When I see birches bend to left and right
Across the lines of straighter darker trees,
I like to think some boy’s been swinging them.

Along with The Road Not Taken and Stopping by the Woods on a Snowing Evening and a few others, Birches is one of Frost’s most beloved poems. When I googled birches and Frost, I got a long list of results. You can readily find copies of the poem, comments on the poem, free essays on the poem. In the latter category, I was drawn to an essay that states “When we first read the poem, all I could think of was how the poem just wasted 10 minutes of my life.” Well, maybe you get what you pay for! The poem continues:

But swinging doesn’t bend them down to stay.
Ice-storms do that. Often you must have seen them
Loaded with ice a sunny winter morning
After a rain. They click upon themselves
As the breeze rises, and turn many-colored
As the stir cracks and crazes their enamel.
Soon the sun’s warmth makes them shed crystal shells
Shattering and avalanching on the snow-crust–
Such heaps of broken glass to sweep away
You’d think the inner dome of heaven had fallen.
They are dragged to the withered bracken by the load,
And they seem not to break; though once they are bowed
So low for long, they never right themselves:
You may see their trunks arching in the woods
Years afterwards, trailing their leaves on the ground
Like girls on hands and knees that throw their hair
Before them over their heads to dry in the sun.
But I was going to say when Truth broke in
With all her matter-of-fact about the ice-storm
(Now am I free to be poetical?)

It’s true that ice storms can be hard on trees, especially birches. I think in the case of the birches pictured, however, another possible culprit is edge effect, the susceptibility that comes with fragmenting a larger forest with roads, utility corridors, or other development. Ontario Nature has a great introduction to fragmentation in our forests available here. Frost continues:

I should prefer to have some boy bend them
As he went out and in to fetch the cows–
Some boy too far from town to learn baseball,
Whose only play was what he found himself,
Summer or winter, and could play alone.
One by one he subdued his father’s trees
By riding them down over and over again
Until he took the stiffness out of them,
And not one but hung limp, not one was left
For him to conquer. He learned all there was
To learn about not launching out too soon
And so not carrying the tree away
Clear to the ground.

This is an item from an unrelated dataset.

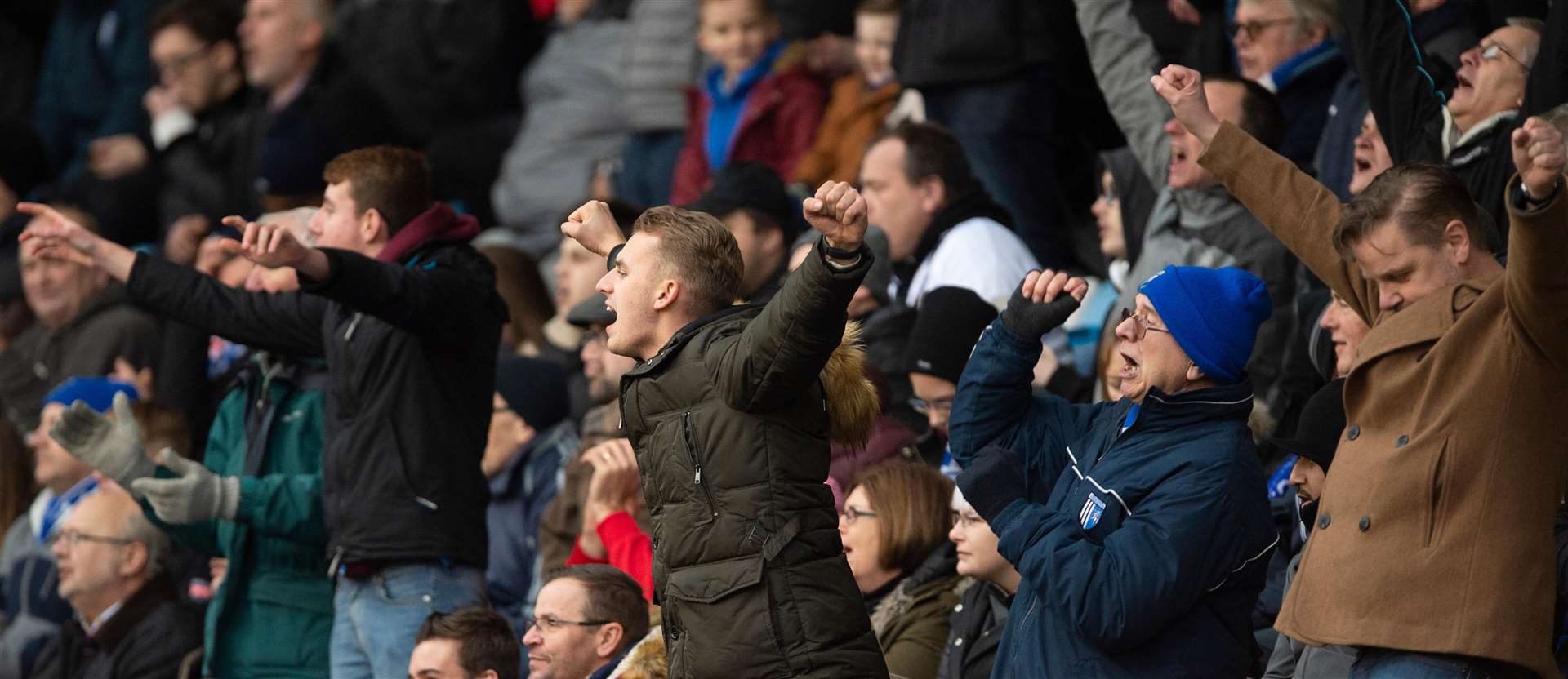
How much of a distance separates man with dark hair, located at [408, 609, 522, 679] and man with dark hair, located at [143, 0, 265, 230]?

He always kept his poise
To the top branches, climbing carefully
With the same pains you use to fill a cup
Up to the brim, and even above the brim.
Then he flung outward, feet first, with a swish,
Kicking his way down through the air to the ground.

Where would such a boy be found there days? A swinger of birches. While even a generation ago children were sent outdoors by their frazzled mothers (“What are you doing inside on such a nice day? Get outside and play!”), todays children spend much of their time watching TV, playing video games, working on computers, text-messaging. When they are outdoors, it is often to participate in an adult-organized sport such as soccer. In his book Last Child in the Woods, author Richard Louv coined a term for this disengagement with the outdoors: Nature-deficit Disorder. Now there is a growing movement to reintroduce children to the natural world. An example is the No Child Left Inside program. Another take on this is Robert Bateman’s Get to Know program. Frost finishes:

So was I once myself a swinger of birches.
And so I dream of going back to be.
It’s when I’m weary of considerations,
And life is too much like a pathless wood
Where your face burns and tickles with the cobwebs
Broken across it, and one eye is weeping
From a twig’s having lashed across it open.
I’d like to get away from earth awhile
And then come back to it and begin over.
May no fate willfully misunderstand me
And half grant what I wish and snatch me away
Not to return. Earth’s the right place for love:
I don’t know where it’s likely to go better.
I’d like to go by climbing a birch tree,
And climb black branches up a snow-white trunk
Toward heaven, till the tree could bear no more,
But dipped its top and set me down again.
That would be good both going and coming back.
One could do worse than be a swinger of birches.